La Catedral de San Pedro de Jaca es una de las joyas del románico español y una pieza clave del camino de Santiago Aragonés. Se encuentra ubicada en el Camino de Santiago Francés a 829 km, de Santiago de Compostela.

Comprende varias etapas constructivas a lo largo de más de un siglo. Se iniciaron a finales del siglo XI, hacia 1077 por iniciativa del rey Sancho Ramírez. En la primera etapa se construyeron las tres naves separadas por grandes arcadas de medio punto sostenidas por dos clases de soportes, unos de sección circular, y otros cruciformes, y los tres ábsides de planta semicircular. Sólo el meridional se conserva inalterado.

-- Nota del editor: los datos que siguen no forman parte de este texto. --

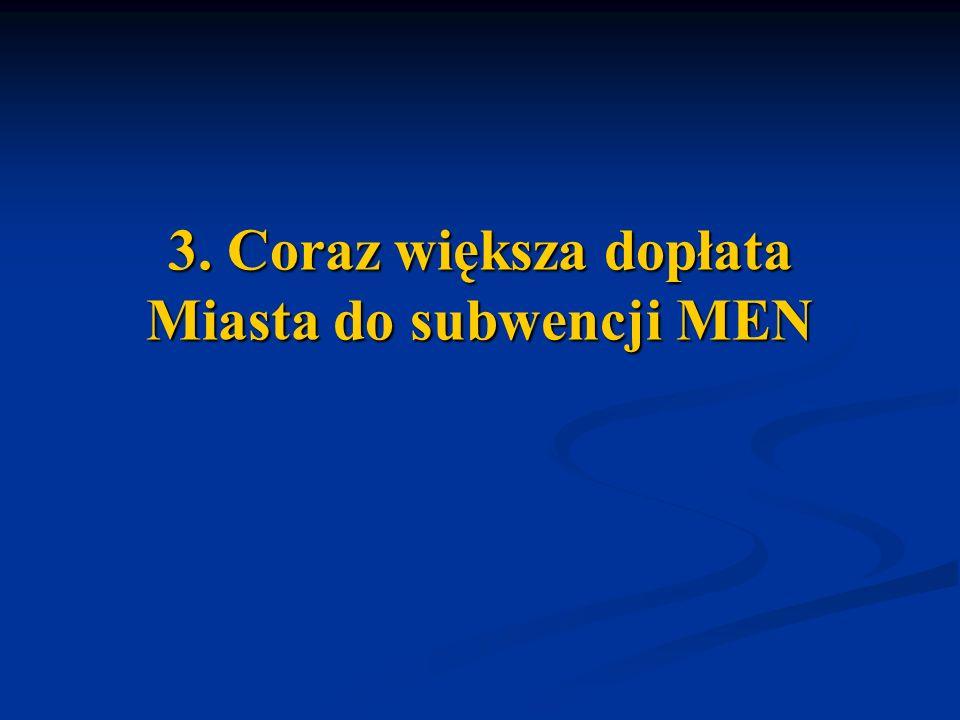 3. Coraz większa dopłata Miasta do subwencji MEN
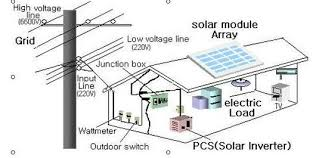 wiring diagram for power inverter wiring image power converter wiring diagram camper wiring diagram and schematic on wiring diagram for power inverter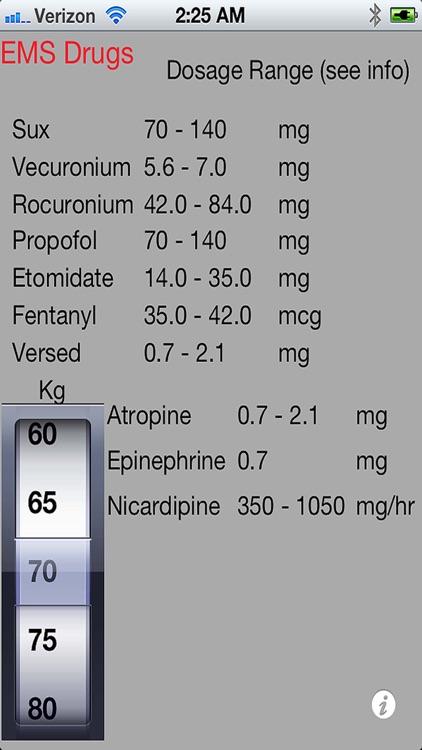 EMS Drugs Fast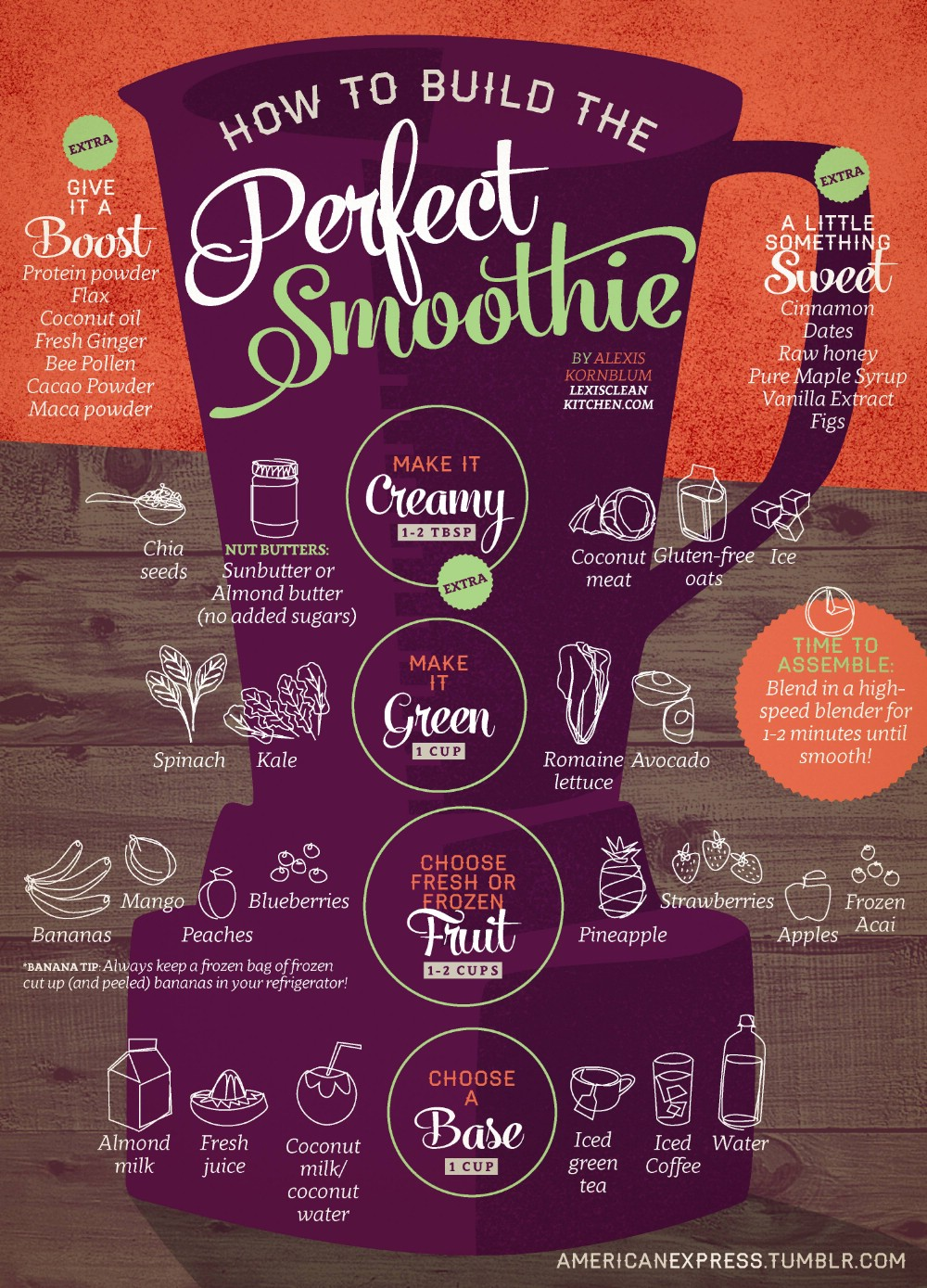 how to make a smoothie with water and fruit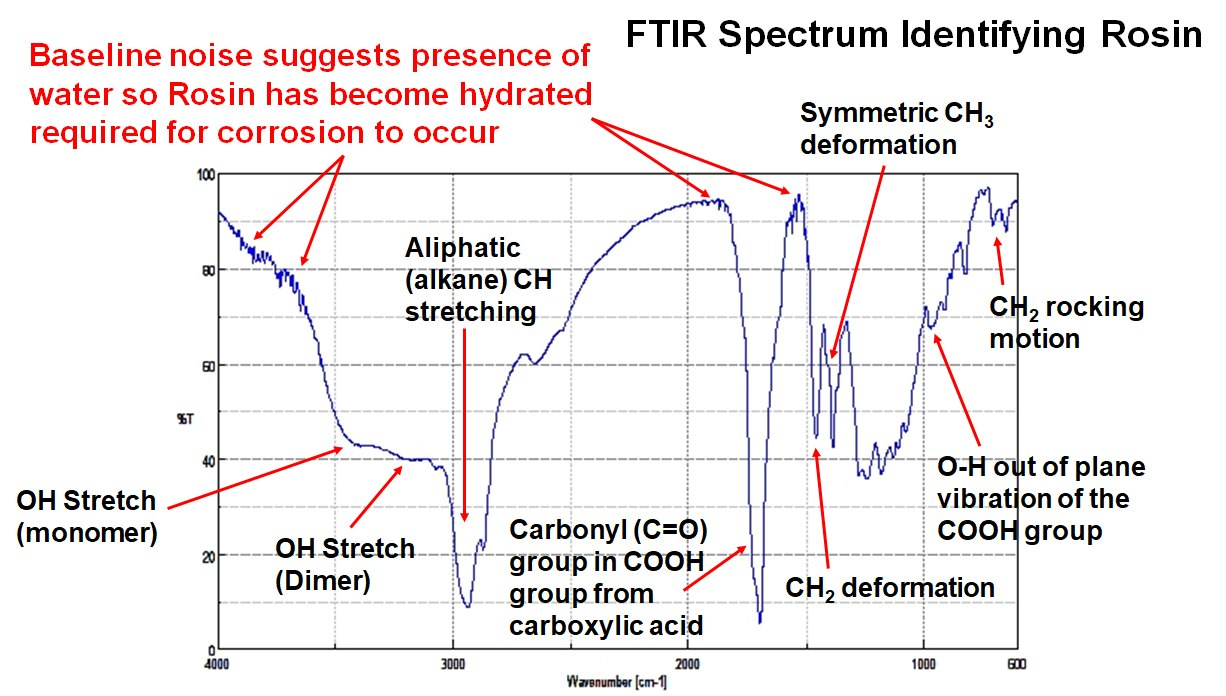 Interpretted FTIR Spectrum of Residual Rosin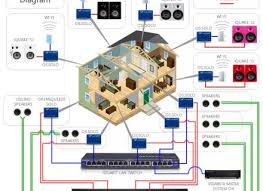 example of home networking diagram cable modem, wireless router Ethernet Home Network Wiring Diagram wiring diagram wired home network diagram home ethernet home network Wireless Home Network Diagram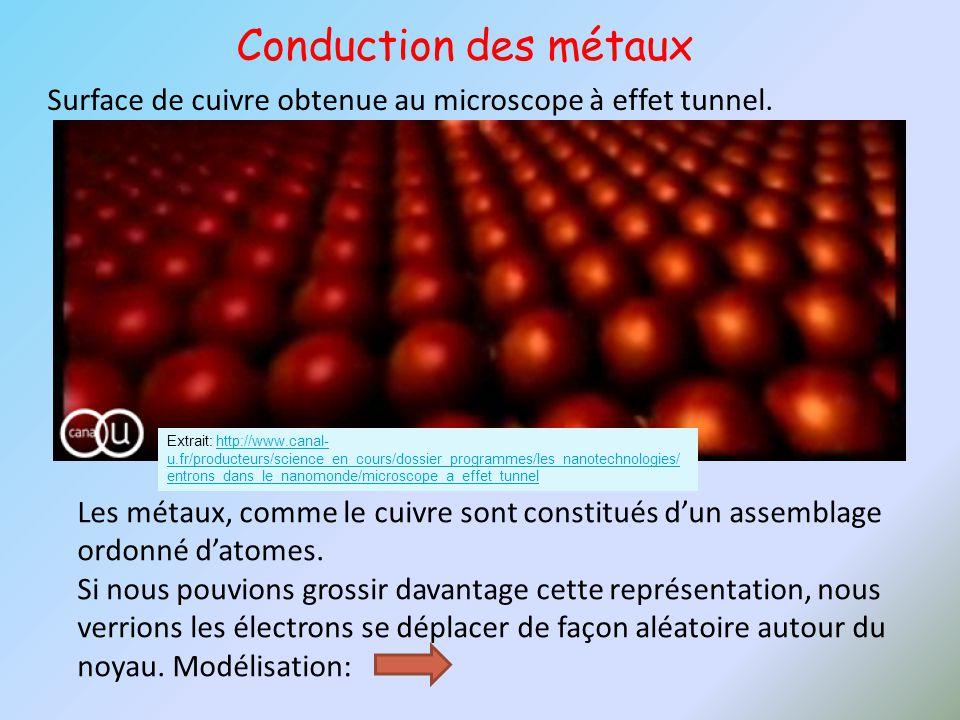 Extrait: http://www.canal- u.fr/producteurs/science_en_cours/dossier_programmes/les_nanotechnologies/ entrons_dans_le_nanomonde/microscope_a_effet_tun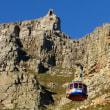 Table Mountain に向かって,ぐんぐん上がってゆくロープウェー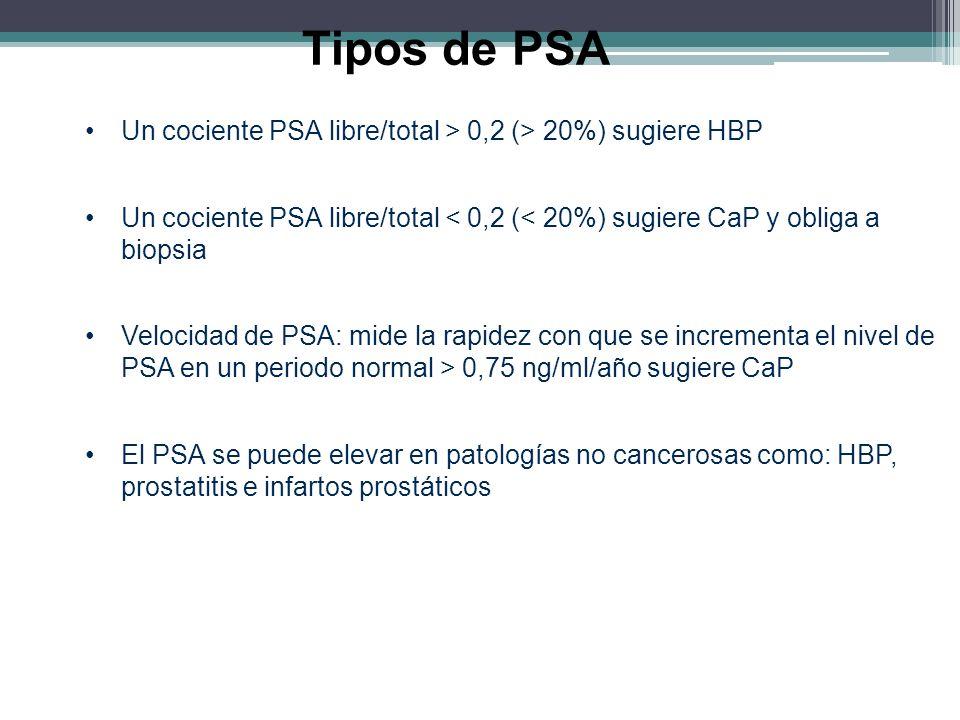 Tipos de PSA Un cociente PSA libre/total > 0,2 (> 20%) sugiere HBP Un cociente PSA libre/total < 0,2 (< 20%) sugiere CaP y obliga a biopsia Velocidad
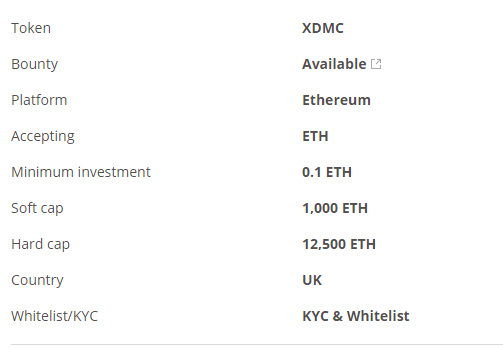 MPCX wealth Token details.png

Los ábsides se cubren con bóveda de horno, mientras que los brazos del falso crucero lo hacen con cañón y crucero con un casquete semiesférico sobre trompa. Las naves se cubren con bóvedas de crucería estrellada. Las capillas laterales responden a ampliaciones de los siglos XV, XVI, XVII y XVIIII, de entre las que destacan la de Santa Orosia, patrona de Jaca, San Miguel y la Trinidad. A los pies del templo se sitúa el pórtico, de aire primitivo y abovedado de cañón, en el que se abre la portada principal, con un tímpano decorado con un crismón entre dos leones.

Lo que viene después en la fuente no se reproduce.